Neural Network Based Iterative Learning Control for Dynamic Hysteresis and Uncertainties in Magnetic Shape Memory Alloy Actuator

Magnetic shape memory alloy-based actuator (MSMA-BA) is constructed based on the strain mechanism of MSMA material and the magnetic effect of electric current. It can generate macroscopic deformation with micro-nano scale resolution. However, the rate-dependent and load-dependent hysteresis characteristics in MSMA-BA will reduce the positioning accuracy and hinder its applications. In this study, a long short-term memory (LSTM)-based U model with exogenous inputs is proposed to describe the complex dynamic hysteresis characteristics.

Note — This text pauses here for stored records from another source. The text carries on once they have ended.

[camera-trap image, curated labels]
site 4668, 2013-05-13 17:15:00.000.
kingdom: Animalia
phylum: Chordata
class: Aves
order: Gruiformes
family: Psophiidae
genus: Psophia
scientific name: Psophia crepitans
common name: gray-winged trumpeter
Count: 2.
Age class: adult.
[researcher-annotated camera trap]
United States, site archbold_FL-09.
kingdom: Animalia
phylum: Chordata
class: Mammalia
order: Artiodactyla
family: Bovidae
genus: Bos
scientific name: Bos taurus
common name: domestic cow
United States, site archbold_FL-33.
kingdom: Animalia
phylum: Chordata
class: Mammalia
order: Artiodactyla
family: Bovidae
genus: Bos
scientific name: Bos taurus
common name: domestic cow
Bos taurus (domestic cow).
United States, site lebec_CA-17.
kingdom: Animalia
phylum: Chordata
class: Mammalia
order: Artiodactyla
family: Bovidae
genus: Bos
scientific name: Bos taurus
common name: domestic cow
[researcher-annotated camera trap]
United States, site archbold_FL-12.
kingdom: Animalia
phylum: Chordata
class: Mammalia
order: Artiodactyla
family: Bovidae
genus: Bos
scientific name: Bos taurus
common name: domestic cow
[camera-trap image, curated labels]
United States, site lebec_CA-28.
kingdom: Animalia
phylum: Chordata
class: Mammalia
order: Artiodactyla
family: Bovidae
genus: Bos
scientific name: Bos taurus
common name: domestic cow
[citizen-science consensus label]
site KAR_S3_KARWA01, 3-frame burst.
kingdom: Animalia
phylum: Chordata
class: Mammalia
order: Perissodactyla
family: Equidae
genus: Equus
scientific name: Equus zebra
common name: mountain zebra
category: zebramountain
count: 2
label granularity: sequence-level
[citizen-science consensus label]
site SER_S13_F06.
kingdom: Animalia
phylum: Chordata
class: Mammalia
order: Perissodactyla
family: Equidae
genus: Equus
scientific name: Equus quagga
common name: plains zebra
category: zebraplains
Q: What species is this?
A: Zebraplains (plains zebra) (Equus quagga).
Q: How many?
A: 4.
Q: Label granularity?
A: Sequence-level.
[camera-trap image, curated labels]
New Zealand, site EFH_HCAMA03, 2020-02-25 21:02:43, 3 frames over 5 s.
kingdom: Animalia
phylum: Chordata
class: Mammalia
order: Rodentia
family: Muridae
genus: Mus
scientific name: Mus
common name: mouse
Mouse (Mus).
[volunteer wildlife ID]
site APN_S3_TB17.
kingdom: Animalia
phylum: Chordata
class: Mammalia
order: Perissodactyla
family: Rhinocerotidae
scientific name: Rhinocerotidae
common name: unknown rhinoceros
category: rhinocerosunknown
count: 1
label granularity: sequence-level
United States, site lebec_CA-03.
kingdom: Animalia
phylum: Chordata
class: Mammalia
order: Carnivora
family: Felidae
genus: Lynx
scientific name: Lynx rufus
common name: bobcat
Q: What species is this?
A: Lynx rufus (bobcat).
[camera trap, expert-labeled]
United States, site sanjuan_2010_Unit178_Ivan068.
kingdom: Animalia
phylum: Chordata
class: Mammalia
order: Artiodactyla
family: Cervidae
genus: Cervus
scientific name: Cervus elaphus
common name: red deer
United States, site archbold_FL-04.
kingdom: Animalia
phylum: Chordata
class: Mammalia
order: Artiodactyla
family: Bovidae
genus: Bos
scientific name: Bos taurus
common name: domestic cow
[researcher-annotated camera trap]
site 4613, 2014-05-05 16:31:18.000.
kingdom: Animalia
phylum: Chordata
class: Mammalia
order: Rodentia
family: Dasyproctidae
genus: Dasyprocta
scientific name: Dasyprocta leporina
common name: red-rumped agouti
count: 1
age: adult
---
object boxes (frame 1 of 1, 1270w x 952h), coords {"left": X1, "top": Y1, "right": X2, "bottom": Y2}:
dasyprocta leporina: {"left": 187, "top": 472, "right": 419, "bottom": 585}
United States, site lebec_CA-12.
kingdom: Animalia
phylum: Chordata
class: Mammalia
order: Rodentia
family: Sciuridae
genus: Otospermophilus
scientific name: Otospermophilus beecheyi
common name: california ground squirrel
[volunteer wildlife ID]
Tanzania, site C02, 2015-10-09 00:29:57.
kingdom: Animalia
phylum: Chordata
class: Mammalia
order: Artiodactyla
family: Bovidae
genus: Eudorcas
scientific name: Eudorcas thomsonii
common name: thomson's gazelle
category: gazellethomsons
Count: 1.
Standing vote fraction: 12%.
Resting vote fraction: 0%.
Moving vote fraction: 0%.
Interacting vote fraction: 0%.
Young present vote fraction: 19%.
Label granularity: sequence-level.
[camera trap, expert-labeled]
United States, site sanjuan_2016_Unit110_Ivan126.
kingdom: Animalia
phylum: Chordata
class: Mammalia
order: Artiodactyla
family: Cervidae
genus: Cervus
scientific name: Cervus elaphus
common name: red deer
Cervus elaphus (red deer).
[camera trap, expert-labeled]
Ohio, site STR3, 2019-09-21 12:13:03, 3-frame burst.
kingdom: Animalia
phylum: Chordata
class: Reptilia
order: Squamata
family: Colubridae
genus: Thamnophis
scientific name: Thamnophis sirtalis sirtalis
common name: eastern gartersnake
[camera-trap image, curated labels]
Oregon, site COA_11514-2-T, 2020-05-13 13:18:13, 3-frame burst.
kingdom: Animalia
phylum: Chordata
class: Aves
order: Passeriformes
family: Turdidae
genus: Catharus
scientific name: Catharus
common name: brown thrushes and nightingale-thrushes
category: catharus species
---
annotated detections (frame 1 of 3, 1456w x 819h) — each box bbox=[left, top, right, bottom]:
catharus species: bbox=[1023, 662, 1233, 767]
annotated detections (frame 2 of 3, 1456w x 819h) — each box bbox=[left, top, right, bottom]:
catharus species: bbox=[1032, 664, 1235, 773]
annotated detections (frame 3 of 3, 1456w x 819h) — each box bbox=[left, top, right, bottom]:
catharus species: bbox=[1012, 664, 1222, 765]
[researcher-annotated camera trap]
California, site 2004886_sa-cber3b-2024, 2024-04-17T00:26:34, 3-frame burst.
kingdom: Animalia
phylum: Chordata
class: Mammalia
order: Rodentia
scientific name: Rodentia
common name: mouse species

Then, an LSTM-based iterative learning control (ILC) scheme is proposed to realize the reference trajectory tracking control of the MSMA-BA. Additionally, a dynamic expansion compression factor (DECF) is introduced in the controller to accelerate the convergence speed of system. The convergence of the proposed LSTM-based ILC scheme is analyzed with the consideration of state uncertainty, output disturbance, and the initial state error. It will promote the further applications of ILC in practical situations. Experiments are carried out on MSMA-BA to validate the effectiveness of the proposed method. The experimental results indicate that the proposed modeling and control methods exhibit excellent performance.